- **Exercise details**
I'd like every entry returned exactly as it is, with the images left out.

- **Data for the task**

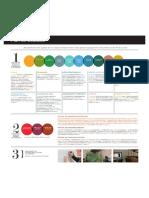 Artes Visuales- Plan de Estudios.pdf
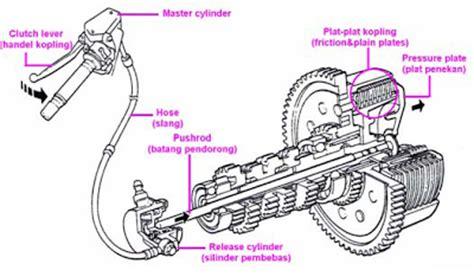 Outer Kabel Shifter Dan Rem Mekanik sistem kopling sistem kopling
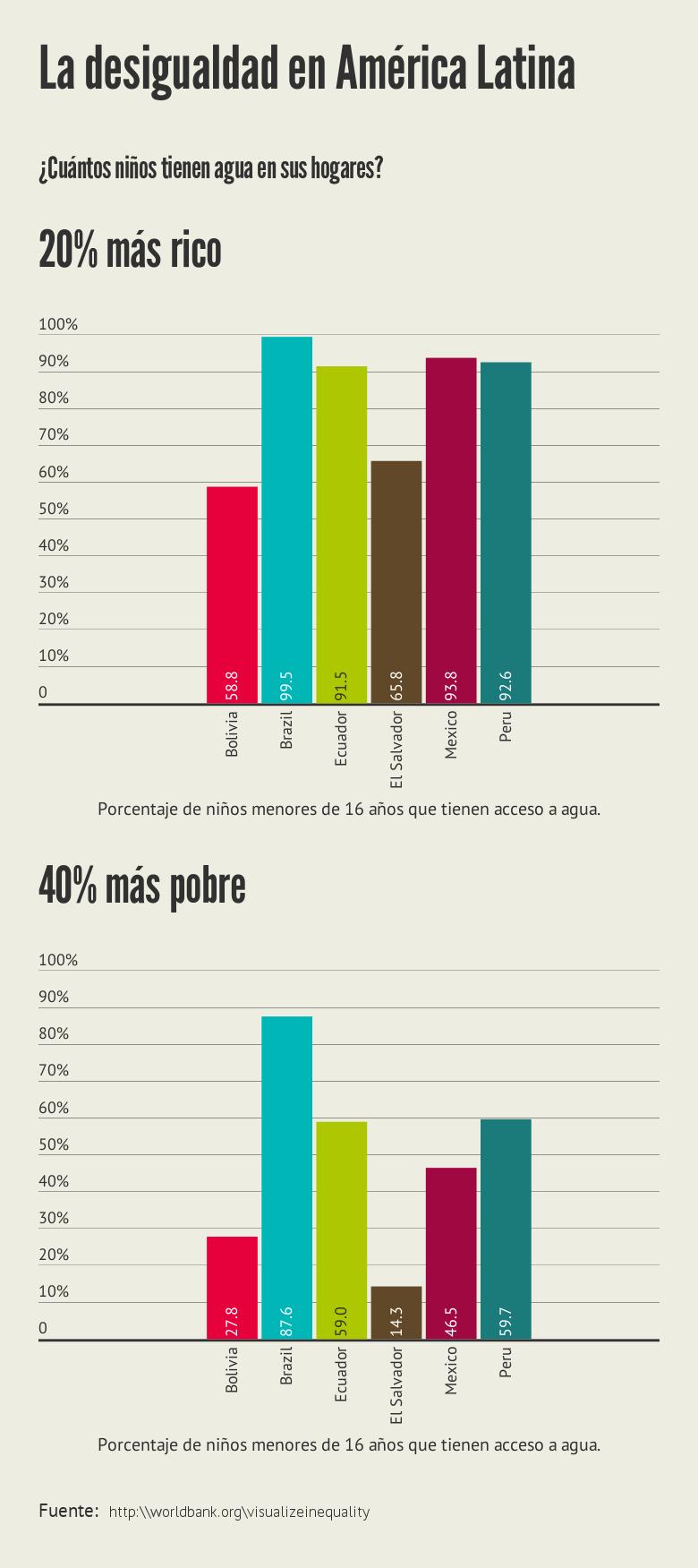 Las Diferencias Entre Ricos Y Pobres No Son Solo De Dinero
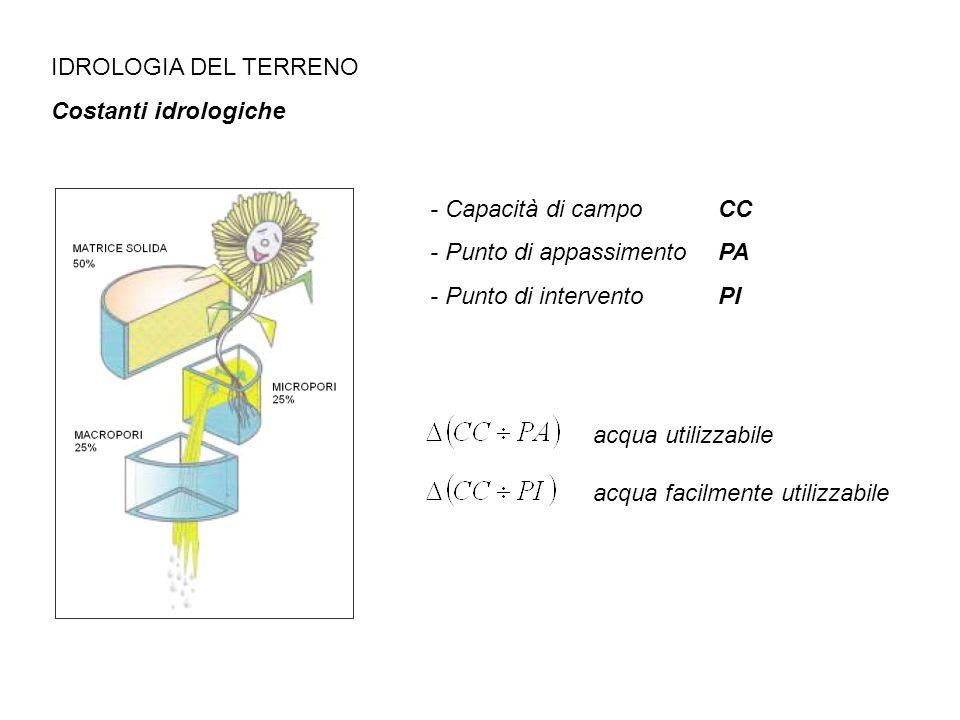 IDROLOGIA DEL TERRENO Costanti idrologiche - Punto di intervento PI - Capacità di campo CC - Punto di appassimento PA acqua utilizzabileacqua facilmen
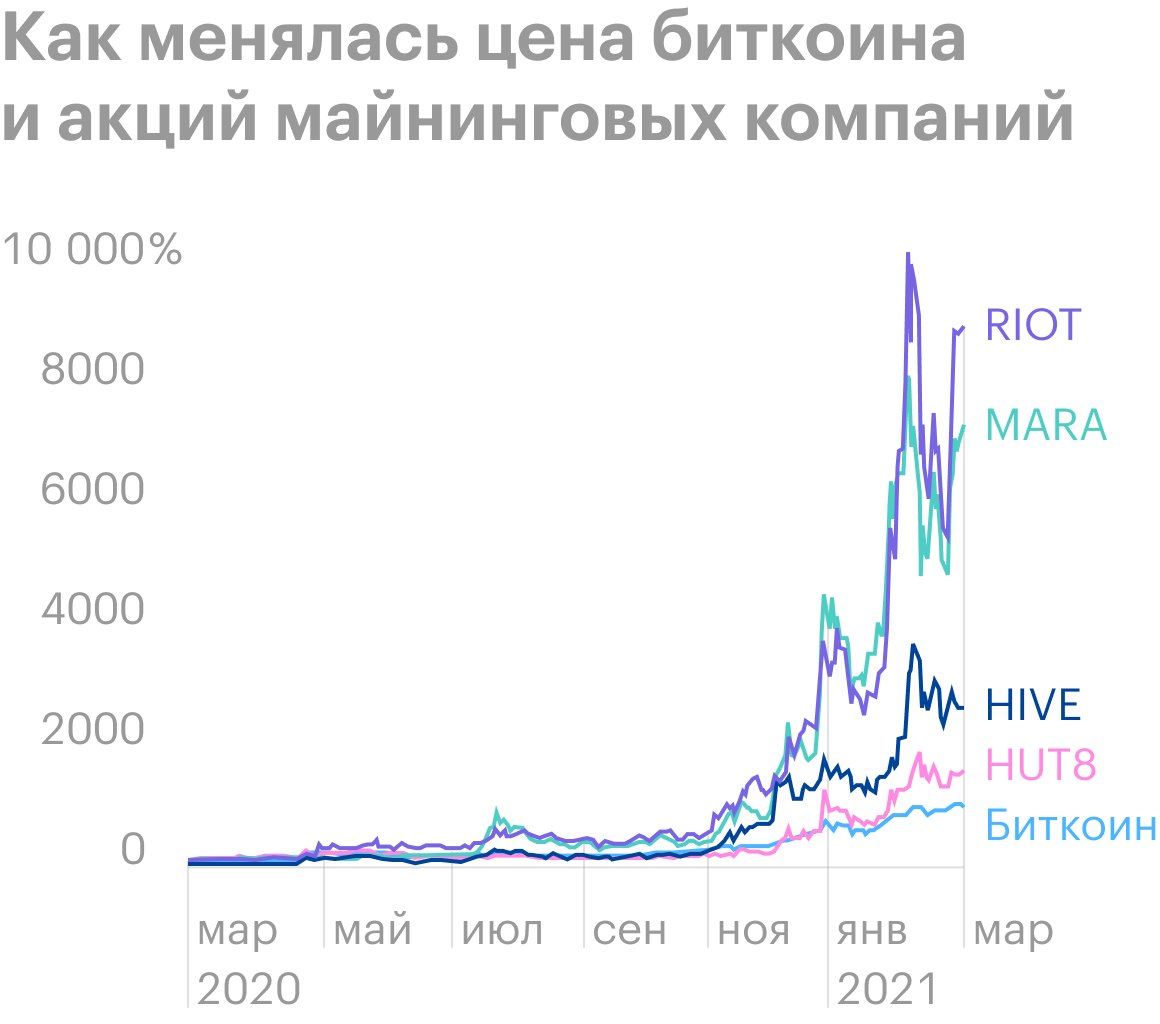 Акции майнеров подорожали в разы сильнее биткоина. Источник: CNBC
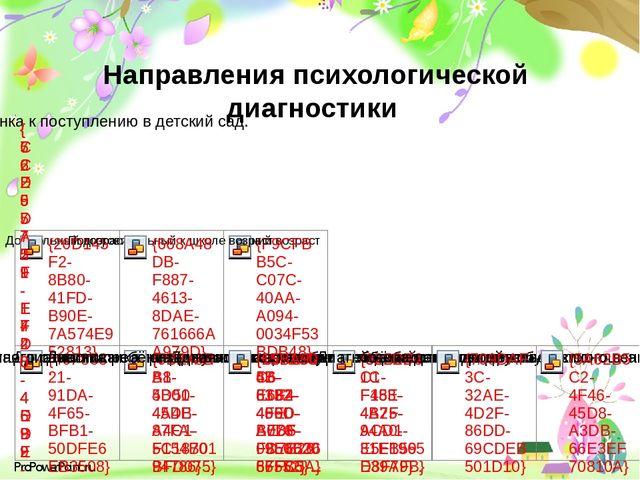 Направления психологической диагностики ProPowerPoint.ru
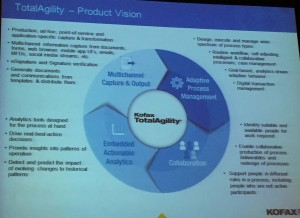 TotalAgility Product Vision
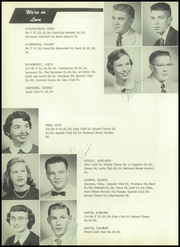 Page 38, 1954 Edition, Pampa High School - Harvester Yearbook (Pampa, TX) online yearbook collection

- **Answer box**
 Artes Visuales- Plan de Estudios.pdf
 Outer Kabel Shifter Dan Rem Mekanik sistem kopling sistem kopling
 Las Diferencias Entre Ricos Y Pobres No Son Solo De Dinero
 IDROLOGIA DEL TERRENO Costanti idrologiche - Punto di intervento PI - Capacità di campo CC - Punto di appassimento PA acqua utilizzabileacqua facilmen
 Акции майнеров подорожали в разы сильнее биткоина. Источник: CNBC
 Направления психологической диагностики ProPowerPoint.ru
 TotalAgility Product Vision
 Page 38, 1954 Edition, Pampa High School - Harvester Yearbook (Pampa, TX) online yearbook collection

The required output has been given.